May 22 2013 Latest news:
Wednesday, June 13, 2012
Former Norwich City footballer Zak Whitbread has kept his driving licence despite clocking up 17 penalty points, after pleading that he needed it to get another job in football because of his release by the Canaries.
The 28-year-old released by the club at the end of the 2011/12 season pleaded “exceptional hardship” when he appeared before Norwich magistrates yesterday.
He admitted two speeding offences and was handed eight more points to the nine already on the licence which took the total to 17 – five more than the number that normally leads to a ban.
But Whitbread, through his solicitor Simon Nicholls, pleaded that he was now unemployed after being released by the club, and would not be able to find another job in football if he did not have a licence.
Mr Nicholls said that if his client had a job he would not have been able to use the special defence and would have had to make alternative travel arrangements, but as he was out of work, he qualified for the “exceptional hardship” defence.
Magistrates accepted the defence, but the chairman of the bench, Amjad Malhis, warned Whitbread that he had come very close to losing his licence and said he would not be able to use the defence in future.
Whitbread was fined £780 plus a £15 victim surcharge and ordered to pay £85 costs.
As reported, the tall, blond-haired defender failed to earn a new contract with the Canaries after playing just 18 games in the Premier League last season.

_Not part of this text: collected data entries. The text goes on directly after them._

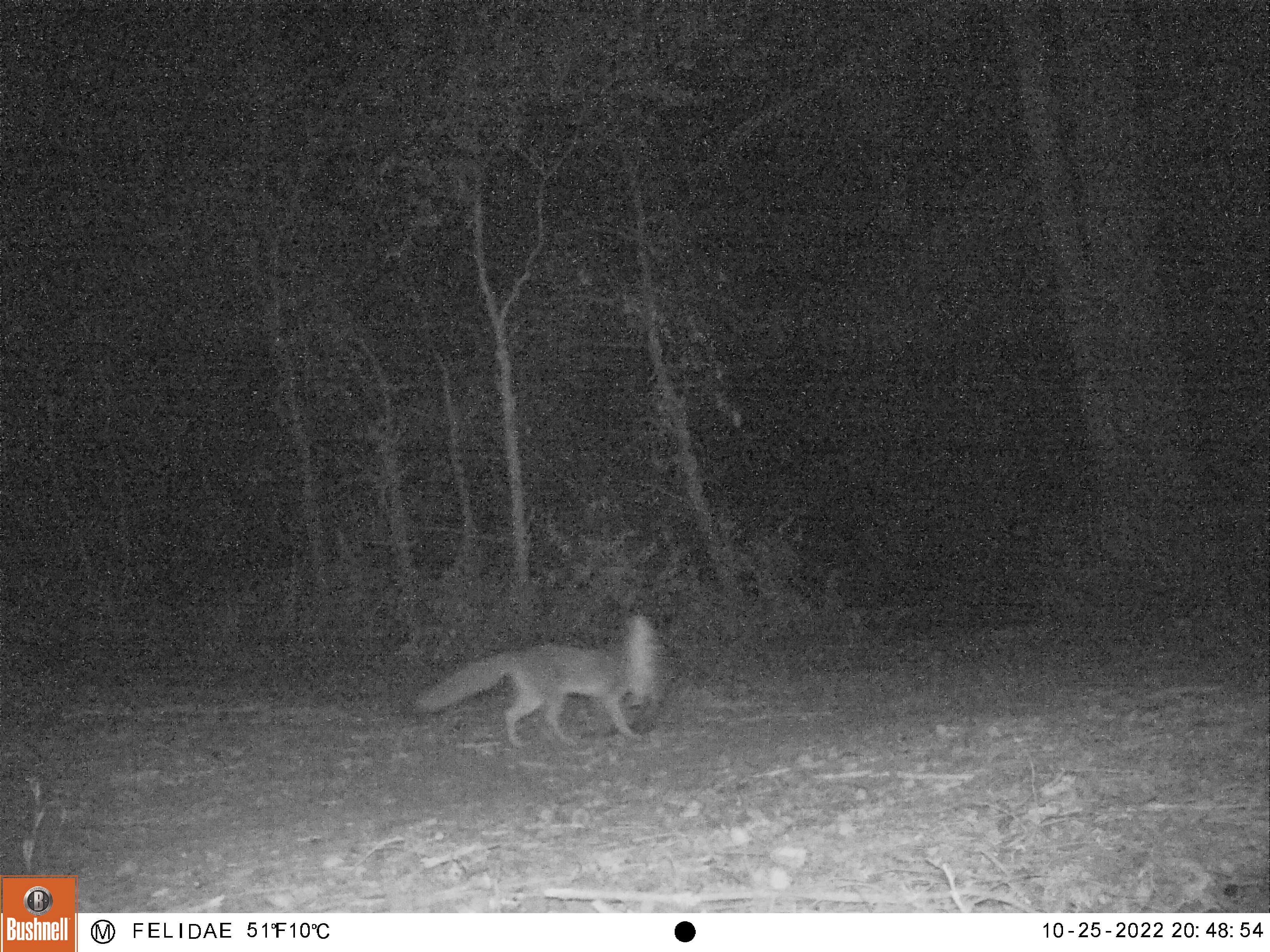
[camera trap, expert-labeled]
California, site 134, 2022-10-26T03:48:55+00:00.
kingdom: Animalia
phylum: Chordata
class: Mammalia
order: Carnivora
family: Canidae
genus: Urocyon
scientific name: Urocyon cinereoargenteus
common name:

The American joined the Canaries in January 2010 and made a total of 48 appearances for the club.
Whitbread, of Beech Drive, Little Plumstead, pleaded guilty to driving his Audi at 37.1mph in a 30mph limit in Grapes Hill in Norwich on October 15 last year.
He also admitted speeding in Fen Ditton in Cambridgeshire on January 8 in another Audi, on the A14, at 97mph in a 70mph speed limit.
The sentence was criticised by the Brake road safety charity, whose spokesman Ellen Booth said: “Penalty points are given for a reason.
“Once you reach 12 points you have had multiple opportunities to change your ways.
“We believe that drivers who reach 12 points should face a ban.
“We have campaigned to raise awareness of this issue.
“By failing to ban a driver with more than 12 points on their licence, it does undermine the whole system, and sends out the wrong message.
“We therefore feel in this instance that the footballer should have faced a ban.”
It’s not the first time a sportsman has been spared a driving ban after using the “exceptional hardship” defence.
Last year champion jockey Kieren Fallon escaped a ban at Lincoln Magistrates’ Court after arguing he could not afford to add a full-time driver to his entourage.